In the records below, swap every "concrete sea wall" for "stone breakwater" and leave everything else unchanged.

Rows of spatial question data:
--- --- ---
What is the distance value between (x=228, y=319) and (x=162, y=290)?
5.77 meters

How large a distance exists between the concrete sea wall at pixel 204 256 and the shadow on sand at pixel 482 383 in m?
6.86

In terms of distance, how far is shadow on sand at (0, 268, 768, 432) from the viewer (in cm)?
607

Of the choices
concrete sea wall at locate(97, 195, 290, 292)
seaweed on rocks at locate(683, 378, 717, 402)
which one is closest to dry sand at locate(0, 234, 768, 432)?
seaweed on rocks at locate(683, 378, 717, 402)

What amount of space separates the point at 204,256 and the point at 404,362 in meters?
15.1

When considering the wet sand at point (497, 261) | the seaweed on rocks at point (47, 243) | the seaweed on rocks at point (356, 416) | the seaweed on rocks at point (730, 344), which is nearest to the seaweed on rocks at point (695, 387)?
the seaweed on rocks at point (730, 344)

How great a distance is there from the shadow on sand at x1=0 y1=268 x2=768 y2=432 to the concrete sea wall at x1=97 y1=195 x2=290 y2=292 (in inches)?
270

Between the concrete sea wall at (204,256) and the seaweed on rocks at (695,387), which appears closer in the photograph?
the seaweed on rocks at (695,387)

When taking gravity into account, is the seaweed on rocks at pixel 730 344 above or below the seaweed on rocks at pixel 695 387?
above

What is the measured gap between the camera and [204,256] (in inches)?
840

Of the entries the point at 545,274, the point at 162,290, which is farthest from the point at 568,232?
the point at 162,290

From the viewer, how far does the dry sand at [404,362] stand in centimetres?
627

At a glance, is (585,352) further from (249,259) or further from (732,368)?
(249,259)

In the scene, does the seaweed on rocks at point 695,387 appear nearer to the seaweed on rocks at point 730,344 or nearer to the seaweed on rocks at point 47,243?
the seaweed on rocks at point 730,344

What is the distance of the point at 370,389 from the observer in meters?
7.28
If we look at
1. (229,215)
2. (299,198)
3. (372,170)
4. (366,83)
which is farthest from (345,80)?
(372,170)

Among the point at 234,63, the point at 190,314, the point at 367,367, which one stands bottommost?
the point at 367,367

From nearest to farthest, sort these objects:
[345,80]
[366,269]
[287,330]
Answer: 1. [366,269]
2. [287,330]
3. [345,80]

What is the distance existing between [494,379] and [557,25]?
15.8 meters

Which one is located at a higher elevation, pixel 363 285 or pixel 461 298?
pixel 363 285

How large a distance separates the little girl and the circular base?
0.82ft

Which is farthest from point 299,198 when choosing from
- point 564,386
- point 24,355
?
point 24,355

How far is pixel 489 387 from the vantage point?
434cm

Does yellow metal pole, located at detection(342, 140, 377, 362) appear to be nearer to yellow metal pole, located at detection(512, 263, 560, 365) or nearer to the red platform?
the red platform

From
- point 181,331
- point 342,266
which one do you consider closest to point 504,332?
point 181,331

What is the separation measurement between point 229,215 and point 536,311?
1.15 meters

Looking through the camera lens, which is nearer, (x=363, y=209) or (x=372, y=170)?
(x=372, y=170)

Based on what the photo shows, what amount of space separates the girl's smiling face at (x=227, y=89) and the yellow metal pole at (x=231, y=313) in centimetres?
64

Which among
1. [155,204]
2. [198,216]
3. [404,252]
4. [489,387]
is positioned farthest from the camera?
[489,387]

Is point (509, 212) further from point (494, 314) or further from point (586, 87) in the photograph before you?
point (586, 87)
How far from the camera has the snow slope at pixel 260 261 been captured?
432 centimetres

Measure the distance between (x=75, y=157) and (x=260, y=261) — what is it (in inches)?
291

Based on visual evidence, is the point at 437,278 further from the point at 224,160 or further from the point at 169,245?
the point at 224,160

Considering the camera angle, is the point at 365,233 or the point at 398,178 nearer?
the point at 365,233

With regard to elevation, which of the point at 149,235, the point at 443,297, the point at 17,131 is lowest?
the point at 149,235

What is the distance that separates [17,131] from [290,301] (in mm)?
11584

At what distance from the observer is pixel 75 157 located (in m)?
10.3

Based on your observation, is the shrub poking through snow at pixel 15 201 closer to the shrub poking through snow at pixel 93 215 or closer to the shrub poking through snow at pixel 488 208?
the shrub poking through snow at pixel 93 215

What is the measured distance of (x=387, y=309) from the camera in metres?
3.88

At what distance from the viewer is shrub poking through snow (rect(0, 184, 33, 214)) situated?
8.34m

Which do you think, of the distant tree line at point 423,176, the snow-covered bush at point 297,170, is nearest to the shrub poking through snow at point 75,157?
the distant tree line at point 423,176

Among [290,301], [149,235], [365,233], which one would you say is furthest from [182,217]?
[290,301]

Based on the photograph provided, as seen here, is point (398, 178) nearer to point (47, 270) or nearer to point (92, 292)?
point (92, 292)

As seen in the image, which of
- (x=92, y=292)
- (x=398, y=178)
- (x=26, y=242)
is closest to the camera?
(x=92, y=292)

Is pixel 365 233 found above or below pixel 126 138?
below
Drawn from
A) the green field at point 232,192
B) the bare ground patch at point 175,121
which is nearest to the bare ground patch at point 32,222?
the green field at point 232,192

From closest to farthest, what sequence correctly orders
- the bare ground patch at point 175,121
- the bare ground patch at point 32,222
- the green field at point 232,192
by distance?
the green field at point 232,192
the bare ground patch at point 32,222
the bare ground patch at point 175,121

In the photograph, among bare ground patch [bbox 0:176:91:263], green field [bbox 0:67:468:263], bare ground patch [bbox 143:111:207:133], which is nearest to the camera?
--- --- ---
Solution to the exercise »
What is the distance value between (x=228, y=319) and (x=162, y=290)?
5.77 meters

How large a distance exists between the stone breakwater at pixel 204 256 and the shadow on sand at pixel 482 383 in m?
6.86

In terms of distance, how far is shadow on sand at (0, 268, 768, 432) from the viewer (in cm)?
607

Of the choices
stone breakwater at locate(97, 195, 290, 292)
seaweed on rocks at locate(683, 378, 717, 402)
which one is closest to dry sand at locate(0, 234, 768, 432)?
seaweed on rocks at locate(683, 378, 717, 402)

What amount of space separates the point at 204,256 and the point at 404,362 in meters?
15.1

When considering the wet sand at point (497, 261) | the seaweed on rocks at point (47, 243) | the seaweed on rocks at point (356, 416) | the seaweed on rocks at point (730, 344), which is nearest to the seaweed on rocks at point (695, 387)?
the seaweed on rocks at point (730, 344)

How great a distance is there from the shadow on sand at x1=0 y1=268 x2=768 y2=432 to the stone breakwater at x1=97 y1=195 x2=290 y2=292 (in inches)?
270

Between the stone breakwater at (204,256) and the seaweed on rocks at (695,387), which appears closer in the photograph?
the seaweed on rocks at (695,387)

When taking gravity into account, is the seaweed on rocks at pixel 730 344 above or below the seaweed on rocks at pixel 695 387?
above

What is the measured gap between the camera and [204,256] (in inches)?
840

Of the entries the point at 545,274, the point at 162,290, which is farthest from the point at 568,232?
the point at 162,290

From the viewer, how far does the dry sand at [404,362] stand in centimetres?
627

At a glance, is (585,352) further from (249,259) or further from (732,368)?
(249,259)

In the scene, does the seaweed on rocks at point 695,387 appear nearer to the seaweed on rocks at point 730,344 or nearer to the seaweed on rocks at point 47,243?
the seaweed on rocks at point 730,344

What is the distance of the point at 370,389 from the observer in meters?
7.28
If we look at
1. (229,215)
2. (299,198)
3. (372,170)
4. (366,83)
which is farthest from (345,80)?
(372,170)

Among the point at 234,63, the point at 190,314, the point at 367,367, which one stands bottommost?
the point at 367,367

From nearest to farthest, sort these objects:
[345,80]
[366,269]
[287,330]
Answer: 1. [366,269]
2. [287,330]
3. [345,80]

What is the distance existing between [494,379] and [557,25]?
15.8 meters

Which one is located at a higher elevation, pixel 363 285 or pixel 461 298?
pixel 363 285

How large a distance separates the little girl and the circular base?
0.82ft

Which is farthest from point 299,198 when choosing from
- point 564,386
- point 24,355
?
point 24,355

How far is pixel 489 387 from the vantage point?
434cm

Does yellow metal pole, located at detection(342, 140, 377, 362) appear to be nearer to yellow metal pole, located at detection(512, 263, 560, 365) or nearer to the red platform?
the red platform

From
- point 181,331
- point 342,266
which one do you consider closest to point 504,332?
point 181,331

What is the separation measurement between point 229,215 and point 536,311?
1.15 meters

Looking through the camera lens, which is nearer, (x=363, y=209) or (x=372, y=170)?
(x=372, y=170)

Based on what the photo shows, what amount of space separates the girl's smiling face at (x=227, y=89) and the yellow metal pole at (x=231, y=313) in centimetres?
64

Which among
1. [155,204]
2. [198,216]
3. [404,252]
4. [489,387]
is positioned farthest from the camera?
[489,387]

Is point (509, 212) further from point (494, 314) or further from point (586, 87) in the photograph before you?
point (586, 87)
How far from the camera has the snow slope at pixel 260 261 been captured?
432 centimetres

Measure the distance between (x=75, y=157) and (x=260, y=261) — what is it (in inches)?
291

Based on visual evidence, is the point at 437,278 further from the point at 224,160 or further from the point at 169,245?
the point at 224,160

Considering the camera angle, is the point at 365,233 or the point at 398,178 nearer?
the point at 365,233

With regard to elevation, which of the point at 149,235, the point at 443,297, the point at 17,131 is lowest?
the point at 149,235

What is the distance that separates [17,131] from [290,301] (in mm)?
11584

At what distance from the observer is pixel 75 157 located (in m)?
10.3

Based on your observation, is the shrub poking through snow at pixel 15 201 closer to the shrub poking through snow at pixel 93 215 or closer to the shrub poking through snow at pixel 488 208?
the shrub poking through snow at pixel 93 215

What is the measured distance of (x=387, y=309) from the camera in metres?
3.88

At what distance from the viewer is shrub poking through snow (rect(0, 184, 33, 214)) situated?
8.34m

Which do you think, of the distant tree line at point 423,176, the snow-covered bush at point 297,170, is nearest to the shrub poking through snow at point 75,157?
the distant tree line at point 423,176

Among [290,301], [149,235], [365,233], which one would you say is furthest from [182,217]?
[290,301]

Based on the photograph provided, as seen here, is point (398, 178) nearer to point (47, 270) or nearer to point (92, 292)?
point (92, 292)

As seen in the image, which of
- (x=92, y=292)
- (x=398, y=178)
- (x=26, y=242)
is closest to the camera?
(x=92, y=292)

Is pixel 365 233 found above or below pixel 126 138?
below
Drawn from
A) the green field at point 232,192
B) the bare ground patch at point 175,121
which is nearest to the bare ground patch at point 32,222?
the green field at point 232,192

From closest to farthest, what sequence correctly orders
- the bare ground patch at point 175,121
- the bare ground patch at point 32,222
- the green field at point 232,192
by distance?
the green field at point 232,192
the bare ground patch at point 32,222
the bare ground patch at point 175,121

In the photograph, among bare ground patch [bbox 0:176:91:263], green field [bbox 0:67:468:263], bare ground patch [bbox 143:111:207:133], which is nearest to the camera?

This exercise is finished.